歯車と君と。
「あ……」
「どうした、少年?」
閃いた僕へと、袖で頬を拭った過去さんが尋ねてくる。ふわりと、白い髪が雫を撒き散らし羽ばたく。
そうだ、まだ希望は残されていたんだ。絶望的だけど、頼れる手段はそれしかなかった。
「葉月だよ。葉月達の世界……七ヶ崎乃々葉が何度も繰り返して復活した様に、何かしらの手段で友人Aを直せる……かも、知れない!」
「希望的観測だな」
「ああ、希望的観測に過ぎない。でも僕達は、諦めなかったから生き残れたんだ。前回みたいに死なずに済んでる。コイツも、ちゃんと助かる筈なんだ!」
友人Aを背に担いだ僕へと、過去さんが無駄を匂わせて呟く。しかし、諦める訳にも行かなかった。
そう、僕達はまだ諦めたくない。この8月8日を、そしてこのヒーローをだ。誰かを守る、唯それだけを役目に生き永らえてきたスーパーマン、いやターミネーターである友人A。彼を、奴を僕達は諦めたくないのだ。
未来さんが立ち上がる、友人Aの腕を抱き抱える様にして僕へと続いた。
しかし、だ。旧理科室を飛び出そうとした僕へと、新たな問題が突き付けられてしまった。いや、忘れていただけなのだろう。
「過去さんは、どうして拳銃なんかを? そして乃々葉、《ルナシェルコール》とはどういう意味だ……? 乃々葉、お前は……」
背中に背負った友人A――右の肩から先が無い為バランスが取れない――奴の具合を確認しつつ、僕の背後で立ち上がった過去さんとその脇に座る乃々葉へと尋ねた。
すると、
「話は後だ。肩を貸そう四十九院、青髪も運ぶぞ」
案の定、過去さんは話題を遮る様にして乃々葉へとそう命令した。
青い髪の少女、未だに目覚めない西園寺百合香の脇へと腕を滑らせて過去さんは言った。
それに対して、乃々葉は疲れた様に呟きながら同調する。
「…………はあ」
さっきの会話はどういう意味が込められていたのだろうか。気にはなるが、確かに余裕が無いというのも揺るぎ無い事実だった。
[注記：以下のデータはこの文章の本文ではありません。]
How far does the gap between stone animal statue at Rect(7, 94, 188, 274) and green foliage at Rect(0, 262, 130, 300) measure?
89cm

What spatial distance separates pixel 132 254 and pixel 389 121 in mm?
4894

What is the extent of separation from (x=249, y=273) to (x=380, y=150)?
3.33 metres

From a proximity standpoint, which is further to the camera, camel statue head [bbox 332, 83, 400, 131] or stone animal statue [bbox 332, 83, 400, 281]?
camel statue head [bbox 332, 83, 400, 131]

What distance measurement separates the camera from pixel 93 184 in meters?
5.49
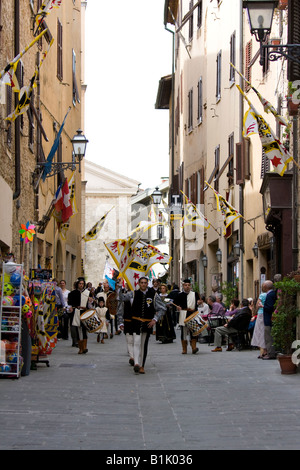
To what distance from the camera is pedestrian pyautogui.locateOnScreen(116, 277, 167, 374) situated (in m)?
16.4

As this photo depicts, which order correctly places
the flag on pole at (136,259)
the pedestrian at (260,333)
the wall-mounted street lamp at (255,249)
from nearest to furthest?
the pedestrian at (260,333)
the wall-mounted street lamp at (255,249)
the flag on pole at (136,259)

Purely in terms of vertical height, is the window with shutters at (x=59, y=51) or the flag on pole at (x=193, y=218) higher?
the window with shutters at (x=59, y=51)

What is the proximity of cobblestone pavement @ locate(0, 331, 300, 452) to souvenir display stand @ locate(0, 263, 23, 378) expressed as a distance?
29 cm

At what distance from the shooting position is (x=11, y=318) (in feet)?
49.0

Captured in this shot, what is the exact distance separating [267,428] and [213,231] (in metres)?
27.2

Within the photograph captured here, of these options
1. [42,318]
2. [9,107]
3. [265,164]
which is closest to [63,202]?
[265,164]

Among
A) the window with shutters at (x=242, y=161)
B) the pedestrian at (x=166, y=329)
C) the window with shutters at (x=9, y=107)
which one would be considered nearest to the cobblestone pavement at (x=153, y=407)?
the window with shutters at (x=9, y=107)

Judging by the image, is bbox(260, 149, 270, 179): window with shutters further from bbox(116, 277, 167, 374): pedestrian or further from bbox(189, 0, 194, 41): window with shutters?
bbox(189, 0, 194, 41): window with shutters

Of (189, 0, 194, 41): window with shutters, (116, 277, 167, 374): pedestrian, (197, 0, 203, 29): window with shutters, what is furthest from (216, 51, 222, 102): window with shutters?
(116, 277, 167, 374): pedestrian

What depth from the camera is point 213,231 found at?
36.6 metres

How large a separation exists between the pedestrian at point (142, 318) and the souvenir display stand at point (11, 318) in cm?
234

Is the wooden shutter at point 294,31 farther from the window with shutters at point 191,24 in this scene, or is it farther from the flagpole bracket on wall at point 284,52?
the window with shutters at point 191,24

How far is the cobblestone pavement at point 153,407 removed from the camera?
8836mm

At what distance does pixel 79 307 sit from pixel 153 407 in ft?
31.4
僕は、今すぐにでも問い詰めたいと焦る気持ちを抑えて校舎入口を目指した。
「おい七ヶ崎」
未来さんが、友人Aを担いで走る僕を軽く追い越して話し掛けてきた。何処と無い違和感。
日が暮れた薄暗闇だ、月明かりがまだ差さない分景色はどこか薄暗く思えた。
未来さんの額には、汗や飛び散った涙の性で前髪が張り付いていた。だから表情全ては伺えない。しかし、声はとても優しかった。
「いや一喜憂よ……ありがとうな」
「どうして――?」
僕には不思議だった。まだ奴を助けていない、そう――まだ、終わっていないというのに――僕がそう付け足そうとしたその時だった。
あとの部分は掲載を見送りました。